Life Situation: Husband and wife, baby on the way. Both 31. Living in Canada. Initially read Rich Dad Poor Dad, got interested in personal finance, found MMM a few weeks ago, and pleased that we seem to be broadly in-line with FIRE, although possibly less frugal than we could be.

Gross Salary/Wages: Salary 1 = CAD$235k, salary 2 = CAD$200k. Total CAD$435k

Other Ordinary Income: Interest on cash in bank and peer loans: $2-3k

Rental Income, Actual Expenses, and Depreciation: CAD36k in rental income per year comprising 4.5% yield of CAD$680K property (old investment with significant capital appreciation) and 7.6% yield on $70k property (newer investment).

Adjusted Gross Income: CAD466k per year

Taxes: c.$140K Federal and Provincial Income Tax.

# Work to do
A – List every heading in the household finance summary above that introduces a section and ends with a colon.
B – Answer these questions from the household finance summary above:
(i) How old are the husband and wife?
(ii) What yield does the CAD$680K property earn?
(iii) Roughly how much is paid in Federal and Provincial Income Tax?
C – Write the next part of the household finance summary above, starting after its final line.

# Record set
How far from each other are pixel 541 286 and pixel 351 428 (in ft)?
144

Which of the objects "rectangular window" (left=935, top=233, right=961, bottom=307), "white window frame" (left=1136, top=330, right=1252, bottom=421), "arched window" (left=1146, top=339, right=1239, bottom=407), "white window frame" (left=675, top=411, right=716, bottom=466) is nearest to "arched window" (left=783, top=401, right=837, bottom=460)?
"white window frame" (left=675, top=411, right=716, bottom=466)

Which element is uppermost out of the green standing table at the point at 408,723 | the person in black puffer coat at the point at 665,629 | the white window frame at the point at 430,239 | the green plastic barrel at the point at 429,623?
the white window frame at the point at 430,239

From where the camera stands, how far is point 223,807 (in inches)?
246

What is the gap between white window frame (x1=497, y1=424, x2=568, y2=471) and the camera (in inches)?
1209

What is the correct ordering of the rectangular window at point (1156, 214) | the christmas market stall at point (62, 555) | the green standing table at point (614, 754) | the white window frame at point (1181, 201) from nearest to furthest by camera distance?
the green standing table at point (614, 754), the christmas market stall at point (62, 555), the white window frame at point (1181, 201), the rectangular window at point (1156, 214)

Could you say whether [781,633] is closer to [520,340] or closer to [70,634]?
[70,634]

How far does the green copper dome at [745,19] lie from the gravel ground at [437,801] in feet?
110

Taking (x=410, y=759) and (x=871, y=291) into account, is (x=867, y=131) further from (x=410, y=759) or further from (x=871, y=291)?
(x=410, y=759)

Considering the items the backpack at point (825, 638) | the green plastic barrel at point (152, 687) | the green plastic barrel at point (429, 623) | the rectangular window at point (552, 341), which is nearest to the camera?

# Replies
A –
Life Situation
Gross Salary/Wages
Other Ordinary Income
Rental Income, Actual Expenses, and Depreciation
Adjusted Gross Income
Taxes

B –
(i) Both are 31.
(ii) 4.5%.
(iii) About $140K.

C –
Current expenses:
Rent: CAD$2,400
Bank fees: CAD$13
Vehicle Insurance: CAD$245
Internet: CAD$55
Electricity: CAD$50
Cleaner: CAD$150
Restaurants: CAD$600
Healthcare: CAD$60
Personal care: CAD$50
Groceries: CAD$400
Hobbies: CAD$400
Travel: CAD$700
Gas and Fuel: CAD$183
Gym membership: CAD$86
Clothing: CAD$165
Electronics: $40
Entertainment: $50
Car Maintenance: $25
Home Improvement: $25
Miscellaneous (Cash): CAD$230
Total Monthly Expenses: CAD$5,527

Rental Expenses:
$240 estate agent fees per month
$200 maintenance allocation per month

Assets:
Current assets: CAD277K (Cash:CAD235K, TFSA:CAD$42K)
Non-current assets: CAD996k (Rental property: CAD$750K, Vehicle CAD$13k, Stocks CAD$78.5k, accrued work bonuses CAD16.5k, P2P loan principle CAD$23K, retirement accounts CAD$115.5k).   

Liabilities:
Current liabilities: CAD5K (working balance on credit card, paid off in full each month)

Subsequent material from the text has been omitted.